(Beginning of Records supplied)

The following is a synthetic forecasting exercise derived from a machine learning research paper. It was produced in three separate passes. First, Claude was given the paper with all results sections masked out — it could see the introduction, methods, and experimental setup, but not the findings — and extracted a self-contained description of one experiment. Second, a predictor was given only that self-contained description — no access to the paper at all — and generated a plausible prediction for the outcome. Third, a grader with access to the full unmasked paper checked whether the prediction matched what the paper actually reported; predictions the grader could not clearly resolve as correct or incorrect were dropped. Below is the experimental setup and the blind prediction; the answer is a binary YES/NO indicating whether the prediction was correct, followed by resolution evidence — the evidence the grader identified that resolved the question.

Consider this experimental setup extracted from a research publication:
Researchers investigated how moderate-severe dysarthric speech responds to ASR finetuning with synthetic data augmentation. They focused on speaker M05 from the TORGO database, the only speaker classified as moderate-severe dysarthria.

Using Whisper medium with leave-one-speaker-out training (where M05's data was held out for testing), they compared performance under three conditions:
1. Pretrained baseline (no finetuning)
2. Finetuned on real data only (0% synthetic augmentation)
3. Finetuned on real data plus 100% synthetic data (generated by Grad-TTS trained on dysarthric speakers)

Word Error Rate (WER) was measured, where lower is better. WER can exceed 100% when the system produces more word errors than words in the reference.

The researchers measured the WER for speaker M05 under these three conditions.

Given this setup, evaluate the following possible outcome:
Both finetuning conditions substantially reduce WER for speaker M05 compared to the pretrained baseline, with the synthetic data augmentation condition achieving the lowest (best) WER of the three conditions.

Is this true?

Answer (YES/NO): YES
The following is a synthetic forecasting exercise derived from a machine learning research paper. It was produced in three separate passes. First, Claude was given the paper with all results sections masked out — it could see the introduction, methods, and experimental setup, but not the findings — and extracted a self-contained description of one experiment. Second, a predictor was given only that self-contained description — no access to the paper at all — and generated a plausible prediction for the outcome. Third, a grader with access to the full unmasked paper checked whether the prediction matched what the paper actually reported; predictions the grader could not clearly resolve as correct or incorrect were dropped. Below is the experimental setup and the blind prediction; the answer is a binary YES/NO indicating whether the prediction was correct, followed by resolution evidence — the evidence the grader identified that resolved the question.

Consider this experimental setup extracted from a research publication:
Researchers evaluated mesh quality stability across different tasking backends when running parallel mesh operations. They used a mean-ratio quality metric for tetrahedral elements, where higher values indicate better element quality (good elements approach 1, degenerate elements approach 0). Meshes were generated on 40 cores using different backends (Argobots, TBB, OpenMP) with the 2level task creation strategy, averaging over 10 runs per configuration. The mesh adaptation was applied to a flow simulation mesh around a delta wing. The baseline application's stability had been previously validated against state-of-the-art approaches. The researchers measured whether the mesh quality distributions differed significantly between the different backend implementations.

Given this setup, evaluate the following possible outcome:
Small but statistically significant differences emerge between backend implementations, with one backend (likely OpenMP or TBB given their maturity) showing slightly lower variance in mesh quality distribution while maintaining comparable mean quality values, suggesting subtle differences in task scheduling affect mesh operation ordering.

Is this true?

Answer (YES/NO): NO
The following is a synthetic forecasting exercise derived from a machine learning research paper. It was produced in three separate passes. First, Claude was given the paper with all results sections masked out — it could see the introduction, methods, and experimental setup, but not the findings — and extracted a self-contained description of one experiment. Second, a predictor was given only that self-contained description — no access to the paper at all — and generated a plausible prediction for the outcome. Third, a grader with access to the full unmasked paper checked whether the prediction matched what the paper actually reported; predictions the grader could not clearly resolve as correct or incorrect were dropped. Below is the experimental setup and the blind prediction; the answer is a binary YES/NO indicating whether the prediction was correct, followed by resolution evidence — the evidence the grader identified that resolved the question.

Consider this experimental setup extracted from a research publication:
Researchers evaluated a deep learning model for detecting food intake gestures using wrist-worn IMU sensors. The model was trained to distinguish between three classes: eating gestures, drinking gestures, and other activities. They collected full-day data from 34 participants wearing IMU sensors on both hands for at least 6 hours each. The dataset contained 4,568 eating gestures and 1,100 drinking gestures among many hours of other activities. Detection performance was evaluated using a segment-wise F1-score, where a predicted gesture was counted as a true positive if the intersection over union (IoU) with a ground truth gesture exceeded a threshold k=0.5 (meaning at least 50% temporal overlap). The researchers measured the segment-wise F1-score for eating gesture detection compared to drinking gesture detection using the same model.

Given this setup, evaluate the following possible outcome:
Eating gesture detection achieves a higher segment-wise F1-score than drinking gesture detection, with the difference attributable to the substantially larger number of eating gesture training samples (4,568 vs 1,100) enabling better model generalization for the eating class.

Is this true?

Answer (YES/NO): NO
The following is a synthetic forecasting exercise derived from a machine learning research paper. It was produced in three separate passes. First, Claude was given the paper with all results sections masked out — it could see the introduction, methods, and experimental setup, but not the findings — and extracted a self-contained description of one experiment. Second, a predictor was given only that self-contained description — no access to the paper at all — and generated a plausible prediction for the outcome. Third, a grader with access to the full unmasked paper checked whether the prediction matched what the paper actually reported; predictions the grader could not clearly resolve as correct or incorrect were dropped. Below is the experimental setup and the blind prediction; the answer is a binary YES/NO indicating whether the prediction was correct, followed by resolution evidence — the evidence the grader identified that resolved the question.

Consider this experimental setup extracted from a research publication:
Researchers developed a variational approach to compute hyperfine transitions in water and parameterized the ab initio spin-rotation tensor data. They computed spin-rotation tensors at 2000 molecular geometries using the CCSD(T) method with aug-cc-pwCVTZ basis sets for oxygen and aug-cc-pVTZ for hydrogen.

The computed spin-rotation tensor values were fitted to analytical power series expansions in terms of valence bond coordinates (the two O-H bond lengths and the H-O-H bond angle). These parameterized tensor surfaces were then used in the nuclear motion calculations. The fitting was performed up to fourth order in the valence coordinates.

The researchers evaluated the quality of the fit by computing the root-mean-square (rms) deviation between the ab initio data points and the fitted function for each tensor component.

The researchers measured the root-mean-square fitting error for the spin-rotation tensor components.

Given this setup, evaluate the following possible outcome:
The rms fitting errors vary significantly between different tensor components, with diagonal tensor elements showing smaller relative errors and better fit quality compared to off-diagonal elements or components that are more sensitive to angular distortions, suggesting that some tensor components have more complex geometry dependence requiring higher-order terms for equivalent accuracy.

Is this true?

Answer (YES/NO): NO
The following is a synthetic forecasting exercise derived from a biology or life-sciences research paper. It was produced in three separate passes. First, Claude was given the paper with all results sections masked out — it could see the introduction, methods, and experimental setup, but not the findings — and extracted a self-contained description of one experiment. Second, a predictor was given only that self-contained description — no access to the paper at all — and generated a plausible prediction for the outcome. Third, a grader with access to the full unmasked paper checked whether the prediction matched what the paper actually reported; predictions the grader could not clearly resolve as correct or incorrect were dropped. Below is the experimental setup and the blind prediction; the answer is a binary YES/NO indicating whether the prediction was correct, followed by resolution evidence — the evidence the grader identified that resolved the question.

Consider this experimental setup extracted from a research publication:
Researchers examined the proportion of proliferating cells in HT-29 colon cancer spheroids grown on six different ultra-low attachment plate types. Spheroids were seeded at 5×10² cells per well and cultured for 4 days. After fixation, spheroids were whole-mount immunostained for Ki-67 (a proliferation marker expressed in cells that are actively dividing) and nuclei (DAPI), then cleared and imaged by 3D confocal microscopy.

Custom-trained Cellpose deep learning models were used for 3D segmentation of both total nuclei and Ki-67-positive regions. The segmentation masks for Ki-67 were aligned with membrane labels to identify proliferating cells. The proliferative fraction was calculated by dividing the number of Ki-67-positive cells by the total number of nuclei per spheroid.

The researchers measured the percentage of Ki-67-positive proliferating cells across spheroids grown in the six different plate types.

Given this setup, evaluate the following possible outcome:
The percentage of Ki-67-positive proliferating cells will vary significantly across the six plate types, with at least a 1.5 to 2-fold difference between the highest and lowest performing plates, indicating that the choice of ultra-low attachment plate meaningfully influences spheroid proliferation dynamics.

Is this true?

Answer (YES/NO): NO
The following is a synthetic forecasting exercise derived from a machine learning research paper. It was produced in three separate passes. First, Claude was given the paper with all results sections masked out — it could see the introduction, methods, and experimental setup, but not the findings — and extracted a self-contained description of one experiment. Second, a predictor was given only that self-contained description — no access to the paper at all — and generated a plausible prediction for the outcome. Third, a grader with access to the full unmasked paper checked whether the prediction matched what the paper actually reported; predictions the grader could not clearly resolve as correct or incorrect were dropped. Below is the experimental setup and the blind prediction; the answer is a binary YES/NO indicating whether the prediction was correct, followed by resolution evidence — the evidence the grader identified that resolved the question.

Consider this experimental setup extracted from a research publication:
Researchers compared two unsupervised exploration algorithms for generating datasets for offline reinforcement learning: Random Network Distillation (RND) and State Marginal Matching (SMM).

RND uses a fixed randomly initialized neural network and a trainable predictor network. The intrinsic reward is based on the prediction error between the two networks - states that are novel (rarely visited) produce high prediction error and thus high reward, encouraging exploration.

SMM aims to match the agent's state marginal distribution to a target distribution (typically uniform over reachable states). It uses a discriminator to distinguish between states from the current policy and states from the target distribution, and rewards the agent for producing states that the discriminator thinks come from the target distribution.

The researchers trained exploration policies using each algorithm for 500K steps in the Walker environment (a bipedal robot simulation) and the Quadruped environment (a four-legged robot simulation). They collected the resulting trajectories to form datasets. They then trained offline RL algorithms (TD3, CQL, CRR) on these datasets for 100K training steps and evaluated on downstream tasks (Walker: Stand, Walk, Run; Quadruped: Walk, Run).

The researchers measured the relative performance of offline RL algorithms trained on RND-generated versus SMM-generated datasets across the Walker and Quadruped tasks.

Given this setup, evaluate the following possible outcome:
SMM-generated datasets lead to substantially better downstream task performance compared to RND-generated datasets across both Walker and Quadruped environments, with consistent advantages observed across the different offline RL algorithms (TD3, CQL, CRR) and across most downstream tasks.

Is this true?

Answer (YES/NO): NO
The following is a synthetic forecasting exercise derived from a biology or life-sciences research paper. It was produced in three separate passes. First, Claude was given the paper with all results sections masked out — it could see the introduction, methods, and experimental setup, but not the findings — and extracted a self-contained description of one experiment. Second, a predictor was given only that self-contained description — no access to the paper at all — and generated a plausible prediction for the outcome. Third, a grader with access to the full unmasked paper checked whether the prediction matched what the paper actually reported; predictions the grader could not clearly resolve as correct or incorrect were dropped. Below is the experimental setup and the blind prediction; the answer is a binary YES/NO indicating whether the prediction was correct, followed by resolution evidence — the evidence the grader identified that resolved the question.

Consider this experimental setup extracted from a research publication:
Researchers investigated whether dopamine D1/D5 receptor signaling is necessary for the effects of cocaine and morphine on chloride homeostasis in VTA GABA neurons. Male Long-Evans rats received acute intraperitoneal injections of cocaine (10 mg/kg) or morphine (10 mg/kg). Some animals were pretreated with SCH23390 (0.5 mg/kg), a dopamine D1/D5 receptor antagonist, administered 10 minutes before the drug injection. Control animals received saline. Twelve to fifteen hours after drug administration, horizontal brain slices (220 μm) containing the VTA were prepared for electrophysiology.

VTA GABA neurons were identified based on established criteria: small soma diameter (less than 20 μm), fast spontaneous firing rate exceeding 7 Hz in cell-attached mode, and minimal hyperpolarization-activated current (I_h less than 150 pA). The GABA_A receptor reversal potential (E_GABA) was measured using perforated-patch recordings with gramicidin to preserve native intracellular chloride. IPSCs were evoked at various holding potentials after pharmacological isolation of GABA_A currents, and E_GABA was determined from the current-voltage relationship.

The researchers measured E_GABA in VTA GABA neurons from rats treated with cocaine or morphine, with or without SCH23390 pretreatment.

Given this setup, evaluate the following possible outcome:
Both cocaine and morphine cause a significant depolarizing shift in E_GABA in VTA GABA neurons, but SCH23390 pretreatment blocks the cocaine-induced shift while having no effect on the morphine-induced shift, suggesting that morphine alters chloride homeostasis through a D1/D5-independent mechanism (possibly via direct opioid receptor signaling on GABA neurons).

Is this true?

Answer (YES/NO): NO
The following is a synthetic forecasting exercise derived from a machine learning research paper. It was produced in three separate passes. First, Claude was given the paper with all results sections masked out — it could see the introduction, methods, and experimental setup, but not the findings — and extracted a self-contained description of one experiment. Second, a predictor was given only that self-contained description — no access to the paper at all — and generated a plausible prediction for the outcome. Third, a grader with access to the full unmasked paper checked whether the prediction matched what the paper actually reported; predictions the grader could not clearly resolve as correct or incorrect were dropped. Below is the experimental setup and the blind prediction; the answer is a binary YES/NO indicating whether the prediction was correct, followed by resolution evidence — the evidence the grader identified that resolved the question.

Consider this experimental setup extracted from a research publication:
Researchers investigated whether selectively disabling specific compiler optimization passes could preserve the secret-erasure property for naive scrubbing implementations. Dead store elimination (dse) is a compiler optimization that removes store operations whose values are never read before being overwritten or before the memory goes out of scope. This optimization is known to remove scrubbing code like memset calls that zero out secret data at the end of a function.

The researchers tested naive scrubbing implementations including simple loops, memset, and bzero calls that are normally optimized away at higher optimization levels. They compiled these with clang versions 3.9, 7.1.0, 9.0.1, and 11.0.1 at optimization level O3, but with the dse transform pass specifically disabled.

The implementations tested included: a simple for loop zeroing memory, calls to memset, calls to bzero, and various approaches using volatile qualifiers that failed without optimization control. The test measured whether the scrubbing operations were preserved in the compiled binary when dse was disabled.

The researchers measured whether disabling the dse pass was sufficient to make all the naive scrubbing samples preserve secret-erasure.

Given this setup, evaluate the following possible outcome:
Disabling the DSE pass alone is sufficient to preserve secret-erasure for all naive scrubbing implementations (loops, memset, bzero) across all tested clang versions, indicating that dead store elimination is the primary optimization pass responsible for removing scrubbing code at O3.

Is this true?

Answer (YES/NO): YES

(End of Records supplied)

▸ **To do**:
Lines before the one containing "The researchers tested" are left out. Repeat that line and all lines after it in the records above exactly.

▸ **Solution to this problem**:
The researchers tested naive scrubbing implementations including simple loops, memset, and bzero calls that are normally optimized away at higher optimization levels. They compiled these with clang versions 3.9, 7.1.0, 9.0.1, and 11.0.1 at optimization level O3, but with the dse transform pass specifically disabled.

The implementations tested included: a simple for loop zeroing memory, calls to memset, calls to bzero, and various approaches using volatile qualifiers that failed without optimization control. The test measured whether the scrubbing operations were preserved in the compiled binary when dse was disabled.

The researchers measured whether disabling the dse pass was sufficient to make all the naive scrubbing samples preserve secret-erasure.

Given this setup, evaluate the following possible outcome:
Disabling the DSE pass alone is sufficient to preserve secret-erasure for all naive scrubbing implementations (loops, memset, bzero) across all tested clang versions, indicating that dead store elimination is the primary optimization pass responsible for removing scrubbing code at O3.

Is this true?

Answer (YES/NO): YES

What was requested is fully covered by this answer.